Magic light this afternoon. The sun was soon behind a building and my living room went dark.

Actually, we’ve had a decent number of clear sunny days in the past few weeks, days that remind me of Perth winters where you can walk on the beach in the sunshine and even push your sleeves up if the wind isn’t strong.

Except that here, even the sunny days are short, and the overcast days are shorter. I love that in late December we get magic afternoon light by 2pm, I just wish we didn’t get nightfall by 5pm.

Because the problem I haven’t solved yet is how to get myself to go out and do things once it does get cold and dark, which means that 7pm has found me with my doona on the sofa more often than I’d like. Do I go straight from work so I can’t stop at the sofa? Make more effort to organize social events I can’t skip? I did get myself out the door and power-walking down Corso Regina the other night after I’d read something that made me too cross to stay sitting down, but I’m not sure the exercise gains are enough to counter the emotional cost of “read poorly-argued things you disagree with” as a strategy.

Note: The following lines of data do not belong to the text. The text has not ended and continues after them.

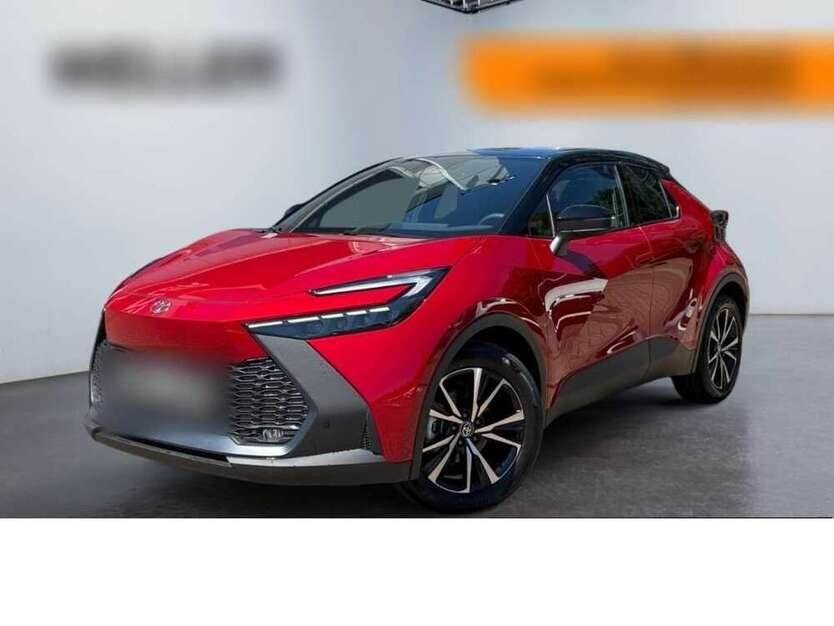 C-HR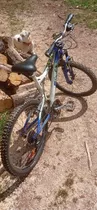 Mtb Bianchi Wolf 24sx, Aro 24, 18 Cambios, Muy Buen Estado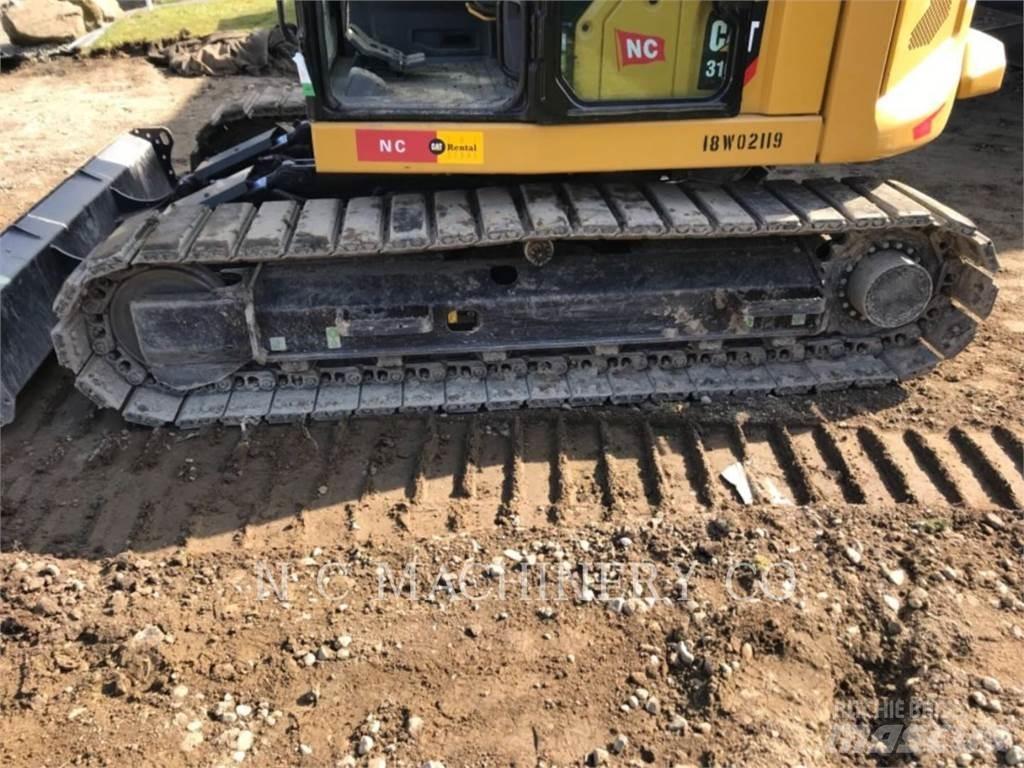 CAT 310 Escavadeiras de esteiras
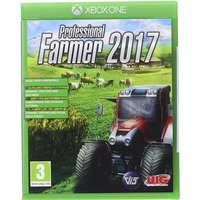 Professional Farmer 2017 Used Xbox One Game
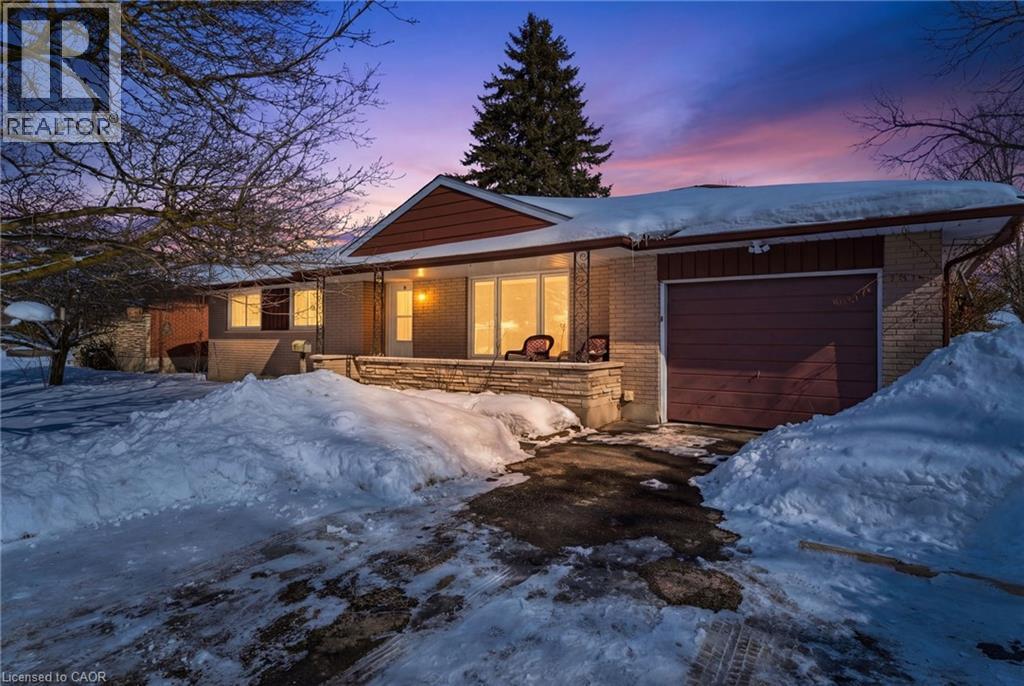 69 Second Street, Elmira, Ontario  N3B 1H6 - Photo 1 - 40805323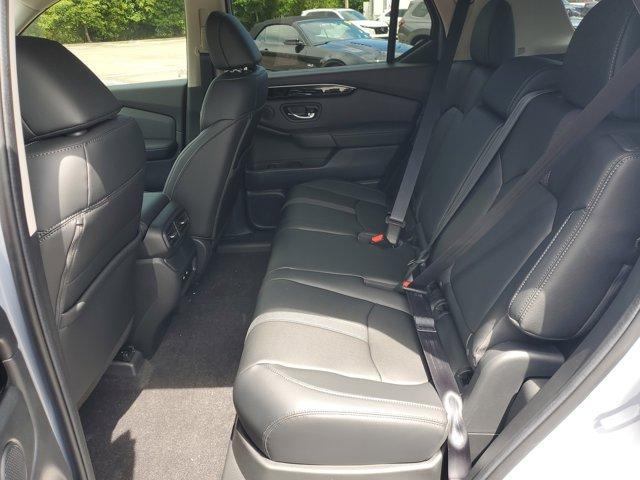 new 2026 Honda Passport car, priced at $45,655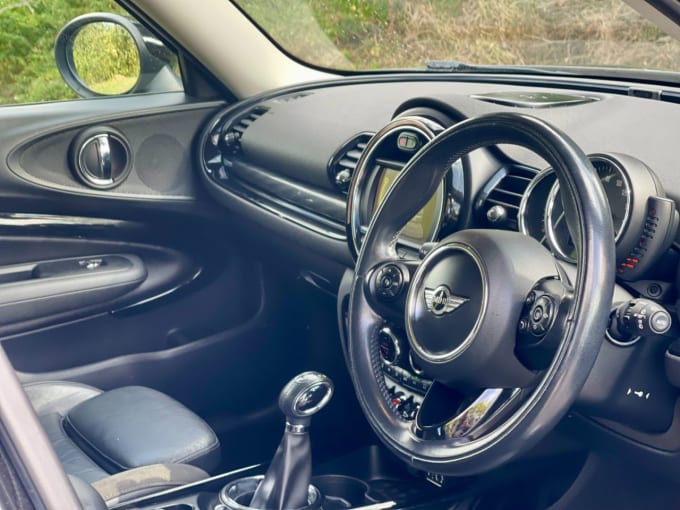 2025 Mini Clubman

But then — thinking out loud here — do I want to go out more? Maybe it’s wise to have a season where I’m not active, where I can’t pretend that I’m a Busy Important Person who is busy Doing Important Things, where I recognize that no matter how much I do in my life my achievements aren’t going to last very long. On an overcast day, everything seems grey and same-y, until I start to look closely at what’s in front of me, to see shape and pattern and texture and muted colour differences. Maybe I need to take winter as a reminder to pay attention to the quieter parts of my life.

So I’m not sure yet what I think about winter, but I’m starting to think it has something to teach me.

Oh yeah, and snow. Still don't quite have the hang of living with that.

Oh yeah, and snow. Still don’t quite have the hang of living with that, even when it’s barely there.